[Some records]
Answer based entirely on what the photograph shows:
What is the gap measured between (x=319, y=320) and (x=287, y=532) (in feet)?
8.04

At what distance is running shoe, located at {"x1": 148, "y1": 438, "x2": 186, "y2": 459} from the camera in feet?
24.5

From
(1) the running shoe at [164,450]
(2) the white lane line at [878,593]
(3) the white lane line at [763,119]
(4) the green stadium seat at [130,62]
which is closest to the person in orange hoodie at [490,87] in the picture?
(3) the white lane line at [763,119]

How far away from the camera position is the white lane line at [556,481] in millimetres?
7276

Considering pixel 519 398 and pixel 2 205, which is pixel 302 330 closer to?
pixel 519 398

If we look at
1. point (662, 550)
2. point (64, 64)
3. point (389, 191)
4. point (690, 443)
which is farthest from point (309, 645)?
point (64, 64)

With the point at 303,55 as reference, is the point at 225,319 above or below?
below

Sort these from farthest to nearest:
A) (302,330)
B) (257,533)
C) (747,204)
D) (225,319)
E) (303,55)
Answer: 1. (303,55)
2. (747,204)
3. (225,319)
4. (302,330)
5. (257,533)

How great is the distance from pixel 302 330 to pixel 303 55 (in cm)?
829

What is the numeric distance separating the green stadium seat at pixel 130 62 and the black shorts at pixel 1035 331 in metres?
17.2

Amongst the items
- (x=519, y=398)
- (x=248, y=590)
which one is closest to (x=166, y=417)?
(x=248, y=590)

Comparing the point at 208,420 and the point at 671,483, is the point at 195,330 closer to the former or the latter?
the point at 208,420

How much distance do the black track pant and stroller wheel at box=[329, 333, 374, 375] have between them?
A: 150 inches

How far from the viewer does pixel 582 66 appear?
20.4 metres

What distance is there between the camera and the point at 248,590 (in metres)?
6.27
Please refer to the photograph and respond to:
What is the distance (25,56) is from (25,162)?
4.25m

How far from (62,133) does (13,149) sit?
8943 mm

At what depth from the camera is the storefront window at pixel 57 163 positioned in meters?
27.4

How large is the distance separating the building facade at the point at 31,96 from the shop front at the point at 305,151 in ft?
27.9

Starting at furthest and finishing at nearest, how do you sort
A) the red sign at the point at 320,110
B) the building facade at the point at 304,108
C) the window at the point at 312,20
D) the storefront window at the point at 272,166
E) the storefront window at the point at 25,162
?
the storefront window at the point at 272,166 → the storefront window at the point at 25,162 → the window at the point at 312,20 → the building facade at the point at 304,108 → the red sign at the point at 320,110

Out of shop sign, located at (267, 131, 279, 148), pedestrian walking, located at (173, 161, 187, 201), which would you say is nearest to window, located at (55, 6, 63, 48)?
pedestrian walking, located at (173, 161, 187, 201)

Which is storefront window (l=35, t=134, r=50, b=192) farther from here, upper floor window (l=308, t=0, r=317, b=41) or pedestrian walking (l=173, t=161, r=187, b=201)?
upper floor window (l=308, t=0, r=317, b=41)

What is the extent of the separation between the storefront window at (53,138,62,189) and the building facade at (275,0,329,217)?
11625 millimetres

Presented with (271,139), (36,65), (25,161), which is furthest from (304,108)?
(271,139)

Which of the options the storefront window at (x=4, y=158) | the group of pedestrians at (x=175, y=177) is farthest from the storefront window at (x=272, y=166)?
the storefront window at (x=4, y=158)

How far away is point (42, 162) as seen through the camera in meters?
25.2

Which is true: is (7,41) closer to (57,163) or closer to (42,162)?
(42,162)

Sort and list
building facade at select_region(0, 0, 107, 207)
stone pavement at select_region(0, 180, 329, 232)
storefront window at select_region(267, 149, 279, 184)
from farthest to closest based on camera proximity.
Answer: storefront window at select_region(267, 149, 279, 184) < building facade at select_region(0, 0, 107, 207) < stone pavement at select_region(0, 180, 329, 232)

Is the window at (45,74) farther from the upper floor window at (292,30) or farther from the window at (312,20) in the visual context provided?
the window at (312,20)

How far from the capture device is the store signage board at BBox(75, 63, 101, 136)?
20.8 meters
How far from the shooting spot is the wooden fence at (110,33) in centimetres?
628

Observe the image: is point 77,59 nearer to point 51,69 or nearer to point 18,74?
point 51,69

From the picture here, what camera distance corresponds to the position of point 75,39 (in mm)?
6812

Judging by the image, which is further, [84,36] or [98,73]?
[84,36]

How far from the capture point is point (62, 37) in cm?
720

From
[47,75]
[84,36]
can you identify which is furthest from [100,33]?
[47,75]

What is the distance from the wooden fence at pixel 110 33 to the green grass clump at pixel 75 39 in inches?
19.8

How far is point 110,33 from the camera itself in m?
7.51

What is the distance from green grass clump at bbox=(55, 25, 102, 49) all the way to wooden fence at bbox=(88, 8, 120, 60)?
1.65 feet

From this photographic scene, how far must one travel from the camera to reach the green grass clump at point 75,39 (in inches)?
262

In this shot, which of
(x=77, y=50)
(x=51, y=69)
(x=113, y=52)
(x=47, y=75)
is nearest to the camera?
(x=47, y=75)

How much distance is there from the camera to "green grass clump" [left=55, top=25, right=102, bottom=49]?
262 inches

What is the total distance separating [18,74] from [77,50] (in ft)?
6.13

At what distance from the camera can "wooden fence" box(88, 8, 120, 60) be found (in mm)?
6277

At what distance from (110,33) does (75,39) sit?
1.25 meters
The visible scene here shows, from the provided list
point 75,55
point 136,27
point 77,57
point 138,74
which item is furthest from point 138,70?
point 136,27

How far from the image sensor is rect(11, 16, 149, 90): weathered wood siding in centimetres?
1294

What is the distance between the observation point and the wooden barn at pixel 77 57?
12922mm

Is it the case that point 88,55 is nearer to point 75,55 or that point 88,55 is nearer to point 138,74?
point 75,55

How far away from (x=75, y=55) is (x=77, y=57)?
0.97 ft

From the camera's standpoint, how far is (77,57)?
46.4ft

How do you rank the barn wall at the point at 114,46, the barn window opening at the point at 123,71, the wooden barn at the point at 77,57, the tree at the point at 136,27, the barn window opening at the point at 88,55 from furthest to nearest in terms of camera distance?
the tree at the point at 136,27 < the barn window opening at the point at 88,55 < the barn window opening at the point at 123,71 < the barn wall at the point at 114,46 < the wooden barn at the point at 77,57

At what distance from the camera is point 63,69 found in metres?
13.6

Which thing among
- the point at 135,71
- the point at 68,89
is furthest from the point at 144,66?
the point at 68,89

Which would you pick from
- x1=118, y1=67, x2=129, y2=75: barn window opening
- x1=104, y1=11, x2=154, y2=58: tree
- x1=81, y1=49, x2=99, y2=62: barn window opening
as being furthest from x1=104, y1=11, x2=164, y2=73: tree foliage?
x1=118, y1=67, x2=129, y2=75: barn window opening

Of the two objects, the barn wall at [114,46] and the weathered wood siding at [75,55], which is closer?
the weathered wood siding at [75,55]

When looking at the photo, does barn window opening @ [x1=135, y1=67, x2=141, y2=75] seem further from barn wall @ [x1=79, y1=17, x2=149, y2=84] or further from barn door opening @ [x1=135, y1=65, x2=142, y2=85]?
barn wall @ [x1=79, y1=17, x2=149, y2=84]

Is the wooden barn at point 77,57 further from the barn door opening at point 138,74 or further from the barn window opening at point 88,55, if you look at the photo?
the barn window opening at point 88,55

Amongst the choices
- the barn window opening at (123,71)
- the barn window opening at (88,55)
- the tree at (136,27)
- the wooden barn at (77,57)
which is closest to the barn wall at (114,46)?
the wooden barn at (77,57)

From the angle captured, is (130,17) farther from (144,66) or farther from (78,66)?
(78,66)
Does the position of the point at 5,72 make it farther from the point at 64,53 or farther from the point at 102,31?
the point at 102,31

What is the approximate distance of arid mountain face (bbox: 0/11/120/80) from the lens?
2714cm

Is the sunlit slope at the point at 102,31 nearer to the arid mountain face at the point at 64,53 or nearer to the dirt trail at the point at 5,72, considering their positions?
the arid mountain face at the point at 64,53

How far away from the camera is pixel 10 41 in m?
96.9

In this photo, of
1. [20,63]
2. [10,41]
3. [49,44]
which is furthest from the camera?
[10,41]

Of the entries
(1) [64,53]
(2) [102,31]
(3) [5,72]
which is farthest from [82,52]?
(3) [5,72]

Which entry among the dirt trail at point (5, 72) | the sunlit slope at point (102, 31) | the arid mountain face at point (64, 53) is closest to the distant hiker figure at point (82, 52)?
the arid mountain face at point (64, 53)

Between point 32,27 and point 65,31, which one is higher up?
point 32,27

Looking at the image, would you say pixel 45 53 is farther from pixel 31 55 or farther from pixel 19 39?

_Your objective:_ Convert everything from the line containing "Of the entries" down to the end of the items into a JSON list of strings, one string per line, omitting blank lines.

_Answer to the problem:_
[
  "Of the entries",
  "(1) [64,53]",
  "(2) [102,31]",
  "(3) [5,72]",
  "which is farthest from [82,52]?",
  "(3) [5,72]",
  "Which entry among the dirt trail at point (5, 72) | the sunlit slope at point (102, 31) | the arid mountain face at point (64, 53) is closest to the distant hiker figure at point (82, 52)?",
  "the arid mountain face at point (64, 53)",
  "Between point 32,27 and point 65,31, which one is higher up?",
  "point 32,27",
  "Looking at the image, would you say pixel 45 53 is farther from pixel 31 55 or farther from pixel 19 39?"
]